• _Problems to work on_:
[1] According to the gas hydrates drilling article, how far below the mud line were the target formations?
[2] Copy the gas hydrates drilling article from "Gas hydrates are a" up to and including "according to NETL.".

• _Text block_:
▼▼▼
|Gas hydrate accumulations at one of the drill sites (Walker Ridge). Source: JIP. Click to enlarge.|
The US Department of Energy’s National Energy Technology Laboratory (NETL), US Geological Service (USGS), and US Minerals Management Service (MMS), in collaboration with an industry research consortium led by Chevron, on 6 May completed a landmark gas hydrates drilling expedition that demonstrated the occurrence of gas hydrates at high saturations in reservoir-quality sands in the Gulf of Mexico (GOM).
The Gulf of Mexico is thus the first offshore area in the United States with enough information to identify gas hydrate energy resource targets with potential for gas production.
Gas hydrates are a unique substance comprising natural gas (almost exclusively methane) in combination with water. Gas hydrates are known to exist in great abundance in nature and have significant implications as a potential energy source. However, prior to this expedition, there was little documentation that gas hydrates occurred in resource-quality accumulations in the marine environment, according to NETL.
|The research consortium used the Helix drilling vessel Q4000. Click to enlarge.|
The expedition conducted logging-while-drilling (LWD) operations at multiple sites to test a variety of geologic/geophysical models for the occurrence of gas hydrate in sand reservoirs in the deepwater Gulf of Mexico. The target formations were 3,000 feet below the mud line in 7,000-8,000 feet of water.
The LWD tool combination was designed to provide unprecedented information on the nature of the sediments and their pore fill constituents. The program featured full research-level LWD data on formation lithology and porosity, and included Schlumberger’s MP3 (quadrapole sonic tool) and PeriScope (3-D high-resolution resistivity) tools. These tools will provide full 3-D information on the both acoustic (both compressional and shear wave) and electrical properties of the sediment enabling the improved evaluation of gas hydrate in both pore filling and fracture-filling modes.
Given the different (smaller) diameter of the MP3 tool compared to the rest of the tool string, the JIP Leg II bottom hole assembly featured a second “hole opener” located above the MP-3 tool. This innovation will enlarge the hole to allow logging with the other tools after the passage of the MP3.
▲▲▲
• _Dataset extract_:
▼▼▼
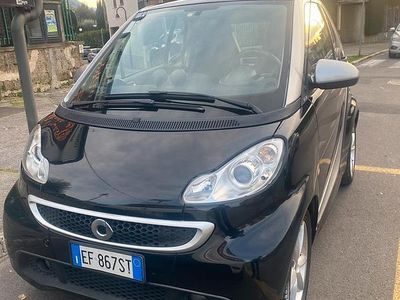 Usata Smart ForTwo Coupé Pulse 2011 Nero Coupé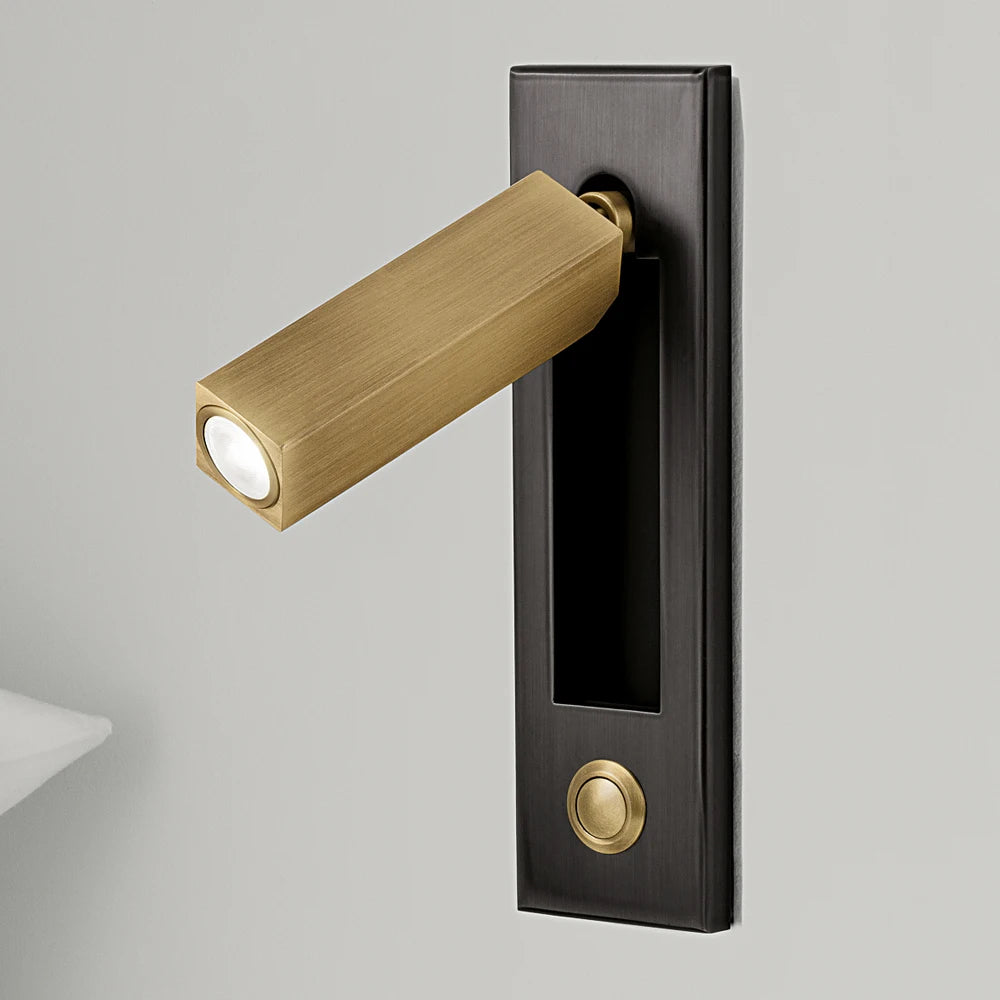 EMBEDDED WALL SCONCE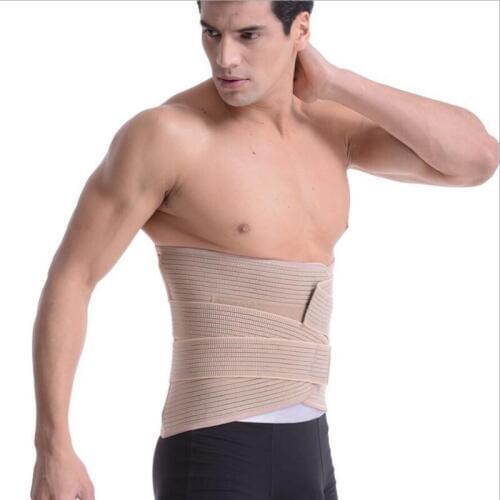 Posture Corrective Therapy Back Brace Men Women Back Support Corset Orthopedic Belt Waist Protection Belt Relief Pain XXL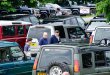 Simply Land Rover כמעט 550 לנד רובר הגיעו למפגש השני והפעם ציון 30 שנים ללנד רובר דיסקברי. צילום: SLR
▲▲▲
• _Answers below_:
[1] 3,000 feet below the mud line.

[2]
Gas hydrates are a unique substance comprising natural gas (almost exclusively methane) in combination with water. Gas hydrates are known to exist in great abundance in nature and have significant implications as a potential energy source. However, prior to this expedition, there was little documentation that gas hydrates occurred in resource-quality accumulations in the marine environment, according to NETL.